/---

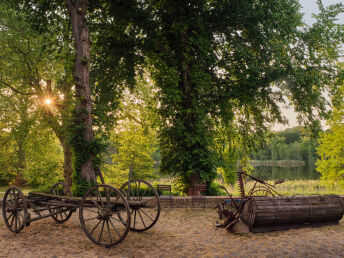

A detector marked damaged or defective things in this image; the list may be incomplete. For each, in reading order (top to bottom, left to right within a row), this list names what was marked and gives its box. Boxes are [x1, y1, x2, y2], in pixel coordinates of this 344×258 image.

\---
/---

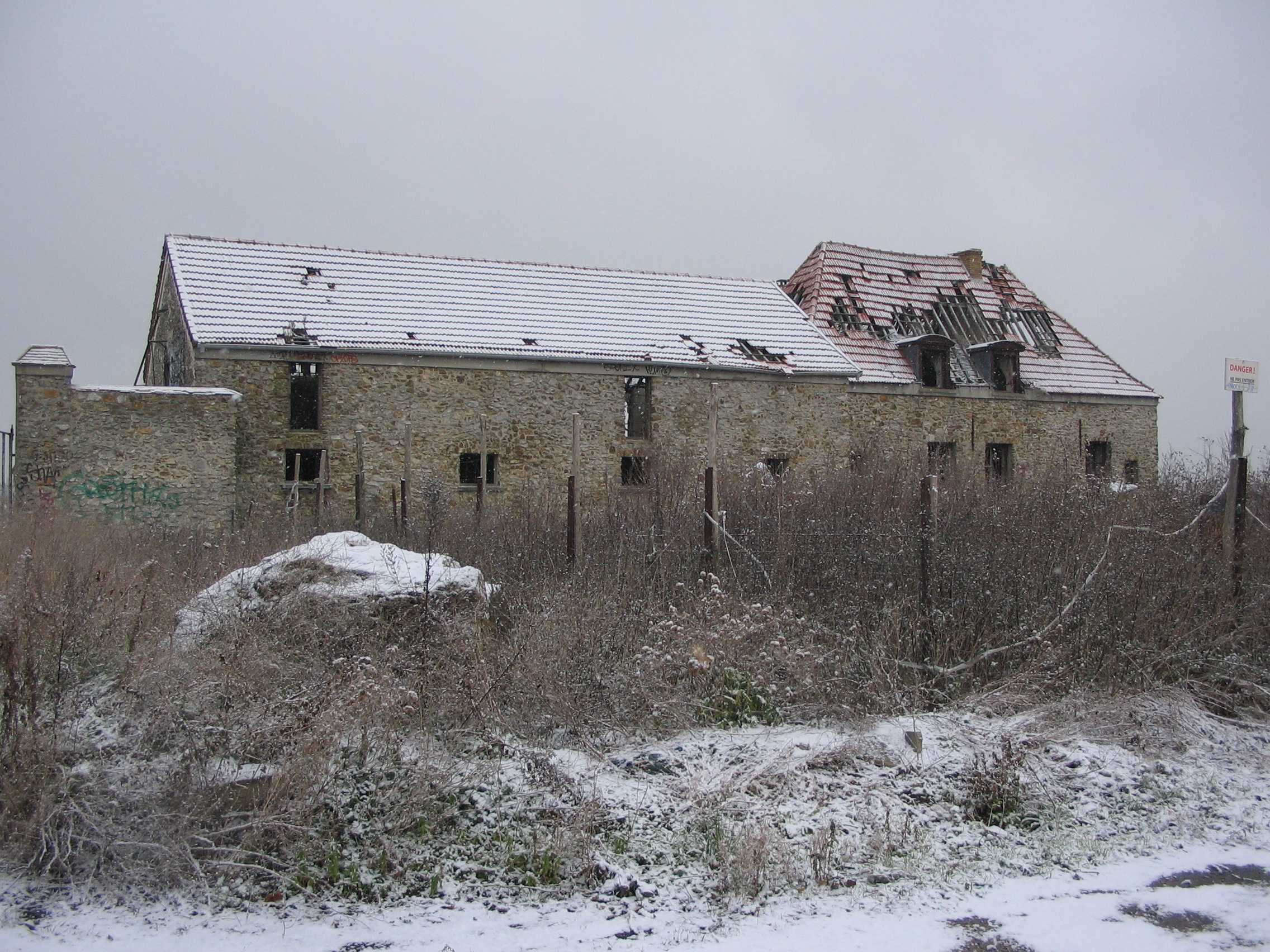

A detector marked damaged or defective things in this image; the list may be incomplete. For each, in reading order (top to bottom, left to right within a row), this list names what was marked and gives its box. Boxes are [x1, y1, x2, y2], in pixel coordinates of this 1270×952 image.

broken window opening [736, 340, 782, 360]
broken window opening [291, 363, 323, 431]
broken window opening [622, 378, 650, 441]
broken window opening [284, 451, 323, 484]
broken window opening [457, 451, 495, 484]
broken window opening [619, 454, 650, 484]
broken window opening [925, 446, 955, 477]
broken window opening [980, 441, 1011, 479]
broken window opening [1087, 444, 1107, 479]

\---
/---

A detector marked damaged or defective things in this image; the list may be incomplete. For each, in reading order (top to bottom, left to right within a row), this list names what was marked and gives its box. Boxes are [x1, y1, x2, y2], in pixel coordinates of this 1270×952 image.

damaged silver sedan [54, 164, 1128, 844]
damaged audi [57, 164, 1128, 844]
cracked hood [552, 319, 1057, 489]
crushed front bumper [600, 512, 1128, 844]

\---

Task
List every line in the records above that contains the word "damaged".

Output of the exercise
A detector marked damaged or defective things in this image; the list may be incomplete. For each, in reading order (top to bottom, left to right within a row), this list names what was marked and gives its box. Boxes are [x1, y1, x2, y2], in pixel coordinates of this 344×258 image.
A detector marked damaged or defective things in this image; the list may be incomplete. For each, in reading order (top to bottom, left to right within a row), this list names what was marked and gives its box. Boxes are [x1, y1, x2, y2], in pixel coordinates of this 1270×952 image.
A detector marked damaged or defective things in this image; the list may be incomplete. For each, in reading order (top to bottom, left to right within a row), this list names what was marked and gives its box. Boxes are [x1, y1, x2, y2], in pixel coordinates of this 1270×952 image.
damaged silver sedan [54, 164, 1128, 844]
damaged audi [57, 164, 1128, 844]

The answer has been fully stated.